§ **問題の説明**
次の(a)〜(c)は、以下の不登校親の会についての文章の内容と一致していますか。それぞれ「はい」か「いいえ」で答え、判断の決め手となる本文の言葉をそのまま引用してください。
(a) 相談窓口やスクールカウンセラーが増えたことで、不登校は家庭だけで対処しなくてもよくなったと述べられている。
(b) 「パーソナルイズポリティカル」は、日曜劇場「御上先生」によく出てくる言葉だと書かれている。
(c) 子どもが不登校になる理由は、どの家庭でもほぼ同じだと述べられている。

§ **文書の抜粋**
====

不登校親の会は「パーソナルイズポリティカル」

子どもが学校に行かないことを、自分のせいかもしれないと、一瞬にしても長期的にしても、自分を責める母親は割と多いです。
そして、責められがちなのが母親が多いことも実は多い。
(父親の場合もあります)

子どもが学校に行かなくなって初めて分かったのは、思ったよりも

不登校は家庭で対処するしかない現状

が当たり前だということでした。
相談窓口、スクールカウンセラー、SSW、子どもの居場所が増えてもです。

ゴールも分からず、先も見えず、でも日々の生活をどうしたらいいのかも分からなくなる・・・
全ては家庭・・・

「学校に行けるようになって欲しい」と思って相談すればするほど、子どもは学校から遠のき、親子の信頼関係が崩れていくような経験をした方も実は多い。そうして、孤立する親も実は多い。

不登校は個人的な問題なのか?

子どもの不登校の理由はそれぞれ違うけれど、親の体験は似ているものが多いし、孤立してしまった親も実は多い。
ということは、体験談を寄せ集めたらヒントがある。
つまりそれはパーソナルイズポリティカル。

子どもが学校に行かないあれこれで、苦しい思いをしている親は自分だけじゃない。絶対的な共通項がある。

個人的な問題だと思っていたけど、

不登校は社会課題に繋がっている

不登校の親の会で出てくる話しは、
「あー、自分だけじゃなかったんだ」
みたいなことだらけ。

毎年不登校者数が増えているので、毎年更に多くの親が
「自分だけなのか?」「自分が悪いのか?」に陥る可能性があり、手探りで右往左往・・・

そのステップをもうちょっと簡略化というか(確かに悩む時間も気付きをもたらしてくれるけど)、親子にダメージができるだけ少なく済むような仕組み作りは必要だし、できるはず。

これこそパーソナルイズポリティカルなんじゃないかと。

ただ、親の話を、批判や権利の主張ととらえて思考停止や強制終了されてしてしまうことが割と多いのが残念。

答えの無い問いをみんなで一緒に考える。

「そんな暇ないよ」って人ほど必要なのかもしれません。

ドラマ御上先生の「パーソナルイズポリティカル」

「パーソナルイズポリティカル」は、日曜劇場「御上先生」の中でよく登場するワード。

ドラマの中に様々な個人的な問題を盛り込み、果たして個人的なことで終わってもいいことなのかをみんなで一緒に考える仕組みになっていて、最初は他人事のこれらが連鎖して後々自分や子孫に繋がっていくよってお話しになっているのかなと。

  • 学習指導要領と先生の働き方

  • 子どもへの虐待

  • ヤングケアラー

  • 月経前症候群

  • 貧困

  • 不登校

  • 子どもの自殺

  • 介護

  • 女性の働き方 など

学校を舞台にして「クラスのみんなで考える」というやり方が、ドラマ的にもやりやすいだろうし分かりやすいのかも。

====

§ **データセットの内容**
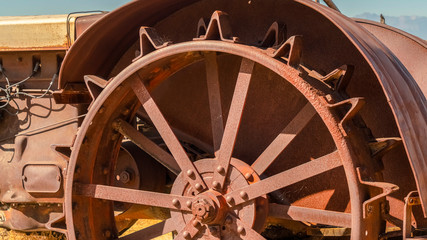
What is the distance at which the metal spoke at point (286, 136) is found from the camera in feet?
9.81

====

§ **完成した課題**
(a) いいえ。「相談窓口、スクールカウンセラー、SSW、子どもの居場所が増えてもです。」
(b) はい。「「パーソナルイズポリティカル」は、日曜劇場「御上先生」の中でよく登場するワード。」
(c) いいえ。「子どもの不登校の理由はそれぞれ違うけれど、親の体験は似ているものが多いし」